## Given exercise
Please gather every line of the data below that contains the string "bbox", matching case exactly.

## Data in this exercise
## Begin
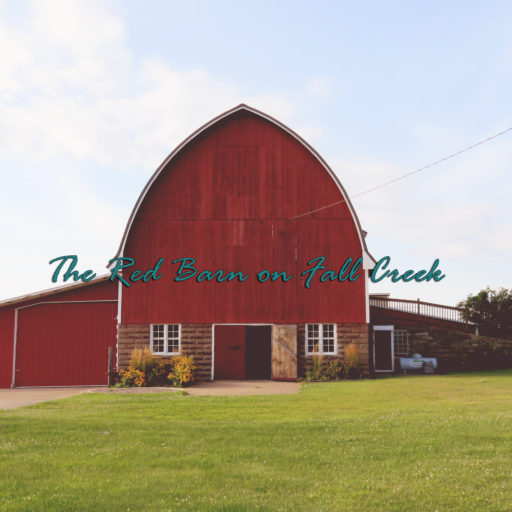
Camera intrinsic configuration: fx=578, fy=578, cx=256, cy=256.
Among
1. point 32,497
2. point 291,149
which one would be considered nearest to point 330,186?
point 291,149

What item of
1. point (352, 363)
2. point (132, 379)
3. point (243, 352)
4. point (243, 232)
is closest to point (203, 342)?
point (243, 352)

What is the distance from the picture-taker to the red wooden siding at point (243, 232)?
76.3 feet

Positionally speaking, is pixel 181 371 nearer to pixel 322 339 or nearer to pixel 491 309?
pixel 322 339

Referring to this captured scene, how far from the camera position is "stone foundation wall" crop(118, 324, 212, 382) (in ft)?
75.4

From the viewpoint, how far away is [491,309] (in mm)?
29672

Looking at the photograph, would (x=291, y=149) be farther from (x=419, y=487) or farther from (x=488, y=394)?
(x=419, y=487)

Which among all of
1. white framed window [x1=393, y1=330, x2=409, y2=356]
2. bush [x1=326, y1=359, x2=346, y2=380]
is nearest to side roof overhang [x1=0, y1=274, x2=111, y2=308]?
bush [x1=326, y1=359, x2=346, y2=380]

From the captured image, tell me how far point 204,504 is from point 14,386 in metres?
18.5

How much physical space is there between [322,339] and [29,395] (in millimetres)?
11068

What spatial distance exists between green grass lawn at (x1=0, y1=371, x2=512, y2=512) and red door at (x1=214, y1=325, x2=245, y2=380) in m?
8.78

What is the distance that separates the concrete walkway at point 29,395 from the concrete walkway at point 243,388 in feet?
13.3

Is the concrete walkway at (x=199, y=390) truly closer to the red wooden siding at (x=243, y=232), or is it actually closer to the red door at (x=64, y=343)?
the red door at (x=64, y=343)

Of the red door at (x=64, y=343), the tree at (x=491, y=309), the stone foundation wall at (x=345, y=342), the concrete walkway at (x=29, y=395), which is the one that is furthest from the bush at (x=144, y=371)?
the tree at (x=491, y=309)

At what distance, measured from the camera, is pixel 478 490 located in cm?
710
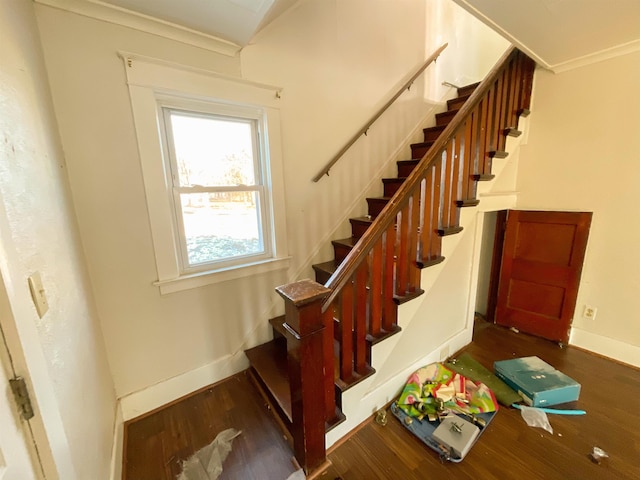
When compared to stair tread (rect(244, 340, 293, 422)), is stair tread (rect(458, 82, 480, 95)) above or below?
above

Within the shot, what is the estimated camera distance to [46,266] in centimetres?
85

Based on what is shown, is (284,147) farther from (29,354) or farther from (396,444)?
(396,444)

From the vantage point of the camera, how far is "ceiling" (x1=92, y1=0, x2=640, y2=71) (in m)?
1.34

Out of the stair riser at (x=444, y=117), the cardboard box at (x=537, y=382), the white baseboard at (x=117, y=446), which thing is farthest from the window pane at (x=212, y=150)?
the cardboard box at (x=537, y=382)

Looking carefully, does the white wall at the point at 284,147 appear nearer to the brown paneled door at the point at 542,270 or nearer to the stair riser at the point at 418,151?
the stair riser at the point at 418,151

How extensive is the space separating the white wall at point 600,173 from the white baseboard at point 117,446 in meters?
3.52

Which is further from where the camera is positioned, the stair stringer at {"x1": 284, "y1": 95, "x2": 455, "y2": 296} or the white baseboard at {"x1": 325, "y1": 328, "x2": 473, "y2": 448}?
the stair stringer at {"x1": 284, "y1": 95, "x2": 455, "y2": 296}

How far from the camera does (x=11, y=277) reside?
59 centimetres

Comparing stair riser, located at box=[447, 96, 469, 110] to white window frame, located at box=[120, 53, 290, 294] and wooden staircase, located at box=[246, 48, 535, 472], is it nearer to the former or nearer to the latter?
wooden staircase, located at box=[246, 48, 535, 472]

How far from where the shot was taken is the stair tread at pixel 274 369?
162cm

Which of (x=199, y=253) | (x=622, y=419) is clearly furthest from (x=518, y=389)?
(x=199, y=253)

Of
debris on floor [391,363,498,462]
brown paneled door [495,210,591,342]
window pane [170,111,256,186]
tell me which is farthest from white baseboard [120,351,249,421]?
brown paneled door [495,210,591,342]

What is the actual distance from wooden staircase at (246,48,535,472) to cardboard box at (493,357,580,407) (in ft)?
3.31

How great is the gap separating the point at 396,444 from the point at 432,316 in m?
0.90
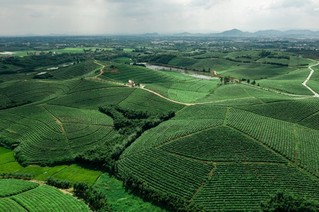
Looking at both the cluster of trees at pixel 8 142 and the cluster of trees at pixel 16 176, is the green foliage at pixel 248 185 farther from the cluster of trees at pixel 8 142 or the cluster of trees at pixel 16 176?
the cluster of trees at pixel 8 142

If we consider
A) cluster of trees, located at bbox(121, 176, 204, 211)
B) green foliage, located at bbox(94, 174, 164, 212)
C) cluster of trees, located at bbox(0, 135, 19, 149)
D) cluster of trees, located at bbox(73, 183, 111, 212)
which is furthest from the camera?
cluster of trees, located at bbox(0, 135, 19, 149)

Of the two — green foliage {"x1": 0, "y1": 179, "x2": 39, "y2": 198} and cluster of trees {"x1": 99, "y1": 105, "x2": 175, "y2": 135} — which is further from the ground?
cluster of trees {"x1": 99, "y1": 105, "x2": 175, "y2": 135}

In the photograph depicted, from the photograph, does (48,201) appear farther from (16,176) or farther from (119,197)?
(16,176)

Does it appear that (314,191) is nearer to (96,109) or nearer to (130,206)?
(130,206)

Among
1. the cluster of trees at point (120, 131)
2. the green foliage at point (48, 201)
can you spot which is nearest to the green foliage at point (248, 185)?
the green foliage at point (48, 201)

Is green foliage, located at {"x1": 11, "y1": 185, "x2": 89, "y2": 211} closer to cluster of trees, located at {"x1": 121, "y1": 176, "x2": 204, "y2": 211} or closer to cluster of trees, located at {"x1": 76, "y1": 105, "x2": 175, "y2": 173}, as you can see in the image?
cluster of trees, located at {"x1": 121, "y1": 176, "x2": 204, "y2": 211}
## End
## Answer to this exercise
A) cluster of trees, located at bbox(121, 176, 204, 211)
B) green foliage, located at bbox(94, 174, 164, 212)
C) cluster of trees, located at bbox(0, 135, 19, 149)
D) cluster of trees, located at bbox(73, 183, 111, 212)
cluster of trees, located at bbox(0, 135, 19, 149)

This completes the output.